Excerpts from a spatial dataset →

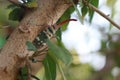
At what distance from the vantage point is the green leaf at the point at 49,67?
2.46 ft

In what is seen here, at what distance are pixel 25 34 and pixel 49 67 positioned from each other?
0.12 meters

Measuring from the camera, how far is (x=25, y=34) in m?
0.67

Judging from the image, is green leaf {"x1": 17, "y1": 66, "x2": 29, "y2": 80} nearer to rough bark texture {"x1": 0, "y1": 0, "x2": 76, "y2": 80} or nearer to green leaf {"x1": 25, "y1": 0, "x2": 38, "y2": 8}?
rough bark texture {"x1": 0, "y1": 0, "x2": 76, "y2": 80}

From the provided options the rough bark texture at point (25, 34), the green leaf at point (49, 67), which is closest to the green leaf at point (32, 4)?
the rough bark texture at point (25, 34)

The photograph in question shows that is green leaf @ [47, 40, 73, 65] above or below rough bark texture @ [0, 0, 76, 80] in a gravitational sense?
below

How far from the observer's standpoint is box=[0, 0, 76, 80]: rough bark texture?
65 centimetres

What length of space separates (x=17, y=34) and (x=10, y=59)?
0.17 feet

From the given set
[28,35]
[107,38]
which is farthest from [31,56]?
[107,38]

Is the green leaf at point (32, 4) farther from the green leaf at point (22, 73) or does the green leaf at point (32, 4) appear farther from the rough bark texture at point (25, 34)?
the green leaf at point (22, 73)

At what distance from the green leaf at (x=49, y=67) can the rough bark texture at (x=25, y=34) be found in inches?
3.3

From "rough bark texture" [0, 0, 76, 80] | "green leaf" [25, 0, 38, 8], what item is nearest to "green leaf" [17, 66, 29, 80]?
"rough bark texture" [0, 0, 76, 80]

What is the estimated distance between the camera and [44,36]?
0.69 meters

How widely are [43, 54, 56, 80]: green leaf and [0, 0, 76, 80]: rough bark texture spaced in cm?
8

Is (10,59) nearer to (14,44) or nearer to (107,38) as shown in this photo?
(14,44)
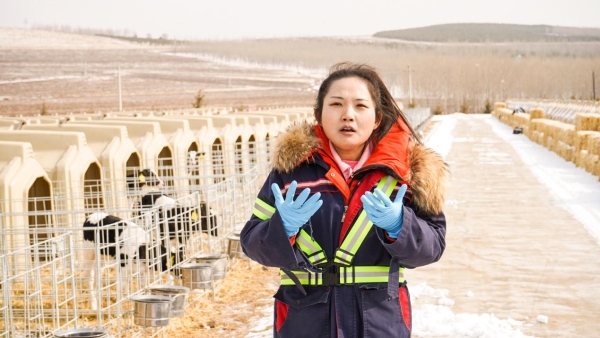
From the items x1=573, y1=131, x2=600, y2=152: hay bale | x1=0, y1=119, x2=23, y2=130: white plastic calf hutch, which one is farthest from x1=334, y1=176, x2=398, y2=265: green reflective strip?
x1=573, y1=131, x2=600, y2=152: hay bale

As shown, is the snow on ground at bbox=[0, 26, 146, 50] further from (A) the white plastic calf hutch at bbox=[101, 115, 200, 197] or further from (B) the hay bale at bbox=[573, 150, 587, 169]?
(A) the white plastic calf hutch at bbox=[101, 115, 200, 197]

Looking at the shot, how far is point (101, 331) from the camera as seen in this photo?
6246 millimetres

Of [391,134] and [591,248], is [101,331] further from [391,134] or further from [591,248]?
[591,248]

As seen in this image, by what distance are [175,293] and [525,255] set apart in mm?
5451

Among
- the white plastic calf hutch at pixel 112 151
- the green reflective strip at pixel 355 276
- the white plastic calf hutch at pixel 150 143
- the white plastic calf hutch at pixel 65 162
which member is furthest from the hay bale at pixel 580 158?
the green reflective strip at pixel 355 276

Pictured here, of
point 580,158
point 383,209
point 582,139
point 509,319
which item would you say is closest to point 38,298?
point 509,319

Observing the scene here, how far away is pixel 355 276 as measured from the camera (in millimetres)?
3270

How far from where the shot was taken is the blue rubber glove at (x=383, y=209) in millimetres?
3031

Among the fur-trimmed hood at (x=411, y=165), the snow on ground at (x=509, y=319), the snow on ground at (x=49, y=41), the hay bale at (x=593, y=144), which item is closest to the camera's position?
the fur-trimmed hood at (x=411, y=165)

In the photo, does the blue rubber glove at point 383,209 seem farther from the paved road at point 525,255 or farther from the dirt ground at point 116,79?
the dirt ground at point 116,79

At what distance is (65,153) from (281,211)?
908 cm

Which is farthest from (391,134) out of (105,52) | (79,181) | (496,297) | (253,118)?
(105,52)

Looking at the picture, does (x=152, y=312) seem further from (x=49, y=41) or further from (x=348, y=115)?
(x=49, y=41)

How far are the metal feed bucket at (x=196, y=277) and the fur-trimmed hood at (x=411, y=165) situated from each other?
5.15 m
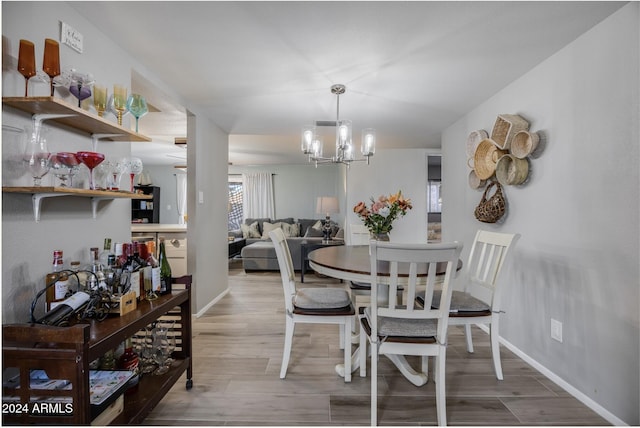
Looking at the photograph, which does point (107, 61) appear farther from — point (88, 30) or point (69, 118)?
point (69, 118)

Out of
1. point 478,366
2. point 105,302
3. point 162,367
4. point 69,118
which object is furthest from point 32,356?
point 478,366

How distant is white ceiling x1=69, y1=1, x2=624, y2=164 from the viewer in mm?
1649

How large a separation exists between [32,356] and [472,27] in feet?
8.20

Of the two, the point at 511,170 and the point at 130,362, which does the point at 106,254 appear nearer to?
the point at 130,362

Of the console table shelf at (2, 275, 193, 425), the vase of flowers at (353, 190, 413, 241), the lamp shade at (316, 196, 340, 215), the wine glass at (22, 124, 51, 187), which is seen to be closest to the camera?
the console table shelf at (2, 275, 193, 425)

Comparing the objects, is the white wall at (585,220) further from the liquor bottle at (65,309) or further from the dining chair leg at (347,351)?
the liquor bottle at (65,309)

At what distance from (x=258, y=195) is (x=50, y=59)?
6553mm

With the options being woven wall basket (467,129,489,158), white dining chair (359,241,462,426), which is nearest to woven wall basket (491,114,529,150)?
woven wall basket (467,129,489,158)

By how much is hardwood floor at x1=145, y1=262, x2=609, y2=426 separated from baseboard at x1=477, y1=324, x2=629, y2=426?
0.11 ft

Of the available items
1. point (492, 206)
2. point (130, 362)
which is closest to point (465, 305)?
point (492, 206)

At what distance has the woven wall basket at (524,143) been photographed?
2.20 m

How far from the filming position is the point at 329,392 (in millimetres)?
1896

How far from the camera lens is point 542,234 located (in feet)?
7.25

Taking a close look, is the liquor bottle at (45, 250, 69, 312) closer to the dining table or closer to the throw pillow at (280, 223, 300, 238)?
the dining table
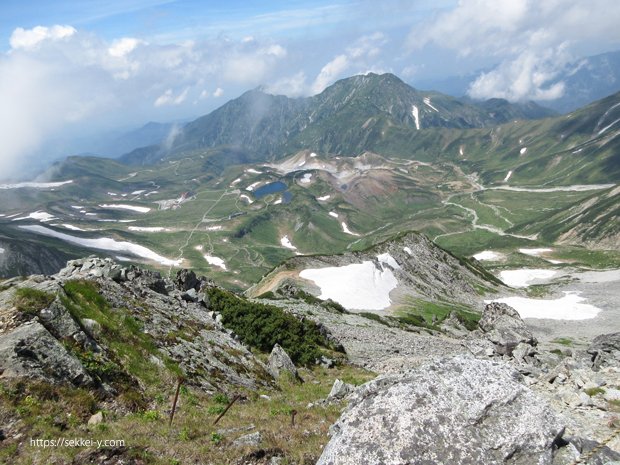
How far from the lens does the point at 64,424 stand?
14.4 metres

DO THIS →
Update the data above so that "distance" becomes "separation" everywhere it occurs, with everything else left unchanged. Leave the pictures out of your answer.

RESPONSE →
At what separation from the vantage point is the green leaf at the point at 49,67?
2.46 ft

In what is seen here, at what separation are pixel 25 34 and pixel 49 67 positioned from each other?
0.12 meters

Measuring from the camera, how far is (x=25, y=34) in m?
0.67

Judging from the image, is green leaf {"x1": 17, "y1": 66, "x2": 29, "y2": 80} nearer to rough bark texture {"x1": 0, "y1": 0, "x2": 76, "y2": 80} or nearer to green leaf {"x1": 25, "y1": 0, "x2": 38, "y2": 8}?
rough bark texture {"x1": 0, "y1": 0, "x2": 76, "y2": 80}

From the provided options the rough bark texture at point (25, 34), the green leaf at point (49, 67), which is closest to the green leaf at point (32, 4)?
the rough bark texture at point (25, 34)

The photograph in question shows that is green leaf @ [47, 40, 73, 65] above or below rough bark texture @ [0, 0, 76, 80] in a gravitational sense?
below

How far from the observer's standpoint is box=[0, 0, 76, 80]: rough bark texture?
65 centimetres

What length of space separates (x=17, y=34) and (x=10, y=59)?
0.17 feet

From the given set
[28,35]
[107,38]
which is farthest from [31,56]?
[107,38]

Is the green leaf at point (32, 4) farther from the green leaf at point (22, 73) or does the green leaf at point (32, 4) appear farther from the rough bark texture at point (25, 34)?
the green leaf at point (22, 73)

At what separation from the green leaf at (x=49, y=67) can the rough bark texture at (x=25, y=34) be found in inches?
3.3

From "rough bark texture" [0, 0, 76, 80] | "green leaf" [25, 0, 38, 8], what item is nearest to "green leaf" [17, 66, 29, 80]?
"rough bark texture" [0, 0, 76, 80]

What is the estimated separation between the camera and [44,36]?
0.69 meters

How widely are [43, 54, 56, 80]: green leaf and [0, 0, 76, 80]: rough bark texture spaced in cm?
8

Is (10,59) nearer to (14,44) or nearer to (107,38) as shown in this photo?
(14,44)
From the items x1=573, y1=131, x2=600, y2=152: hay bale | x1=0, y1=119, x2=23, y2=130: white plastic calf hutch, which one is farthest from x1=334, y1=176, x2=398, y2=265: green reflective strip?
x1=573, y1=131, x2=600, y2=152: hay bale

As shown, is the snow on ground at bbox=[0, 26, 146, 50] further from (A) the white plastic calf hutch at bbox=[101, 115, 200, 197] or further from (B) the hay bale at bbox=[573, 150, 587, 169]?
(A) the white plastic calf hutch at bbox=[101, 115, 200, 197]

Looking at the shot, how far is point (101, 331) from the camera as seen in this photo?
6246 millimetres

Of [391,134] and [591,248], is [101,331] further from [391,134] or further from [591,248]?
[591,248]

As seen in this image, by what separation are [175,293] and [525,255] set apart in mm?
5451

Among
- the white plastic calf hutch at pixel 112 151
- the green reflective strip at pixel 355 276
- the white plastic calf hutch at pixel 150 143
- the white plastic calf hutch at pixel 65 162
which member is furthest from the hay bale at pixel 580 158?
the green reflective strip at pixel 355 276

Pictured here, of
point 580,158
point 383,209
point 582,139
point 509,319
which item would you say is closest to point 38,298?
point 509,319

Observing the scene here, how far away is pixel 355 276 as measured from the camera (in millimetres)?
3270

How far from where the shot was taken is the blue rubber glove at (x=383, y=209) in millimetres?
3031

Among the fur-trimmed hood at (x=411, y=165), the snow on ground at (x=509, y=319), the snow on ground at (x=49, y=41), the hay bale at (x=593, y=144), which item is closest to the camera's position?
the fur-trimmed hood at (x=411, y=165)

In the photo, does the blue rubber glove at point 383,209 seem farther from the paved road at point 525,255 or farther from the dirt ground at point 116,79?
the dirt ground at point 116,79

At what separation is (65,153) from (281,211)?
908 cm

Which is farthest from (391,134) out of (105,52) | (79,181) | (496,297) | (253,118)?
(105,52)

Looking at the picture, does (x=152, y=312) seem further from (x=49, y=41) or further from (x=348, y=115)?
(x=49, y=41)

How far are the metal feed bucket at (x=196, y=277) and the fur-trimmed hood at (x=411, y=165) situated from each other?
5.15 m
Looking at the photograph, which does point (107, 61) appear farther from — point (88, 30) or point (69, 118)?
point (69, 118)

Out of
1. point 478,366
2. point 105,302
3. point 162,367
4. point 69,118
which object is furthest from point 32,356?
point 478,366

How distant is white ceiling x1=69, y1=1, x2=624, y2=164 from the viewer in mm?
1649

How large a separation exists between [32,356] and [472,27] in feet?
8.20

Of the two, the point at 511,170 and the point at 130,362, which does the point at 106,254 appear nearer to?
the point at 130,362

Of the console table shelf at (2, 275, 193, 425), the vase of flowers at (353, 190, 413, 241), the lamp shade at (316, 196, 340, 215), the wine glass at (22, 124, 51, 187), which is seen to be closest to the camera?
the console table shelf at (2, 275, 193, 425)

Comparing the objects, is the white wall at (585,220) further from the liquor bottle at (65,309) or further from the dining chair leg at (347,351)?
the liquor bottle at (65,309)

At what separation from (x=258, y=195) is (x=50, y=59)?
6553mm

With the options being woven wall basket (467,129,489,158), white dining chair (359,241,462,426), which is nearest to woven wall basket (491,114,529,150)?
woven wall basket (467,129,489,158)

By how much is hardwood floor at x1=145, y1=262, x2=609, y2=426 separated from baseboard at x1=477, y1=324, x2=629, y2=426?
0.11 ft

Of the available items
1. point (492, 206)
2. point (130, 362)
which is closest to point (465, 305)?
point (492, 206)

At what separation has the woven wall basket at (524,143) been photographed?
2.20 m

How far from the filming position is the point at 329,392 (in millimetres)?
1896

How far from the camera lens is point 542,234 located (in feet)?
7.25

Taking a close look, is the liquor bottle at (45, 250, 69, 312) closer to the dining table or closer to the throw pillow at (280, 223, 300, 238)?
the dining table
How far from the lens does the point at 64,424 stand?
14.4 metres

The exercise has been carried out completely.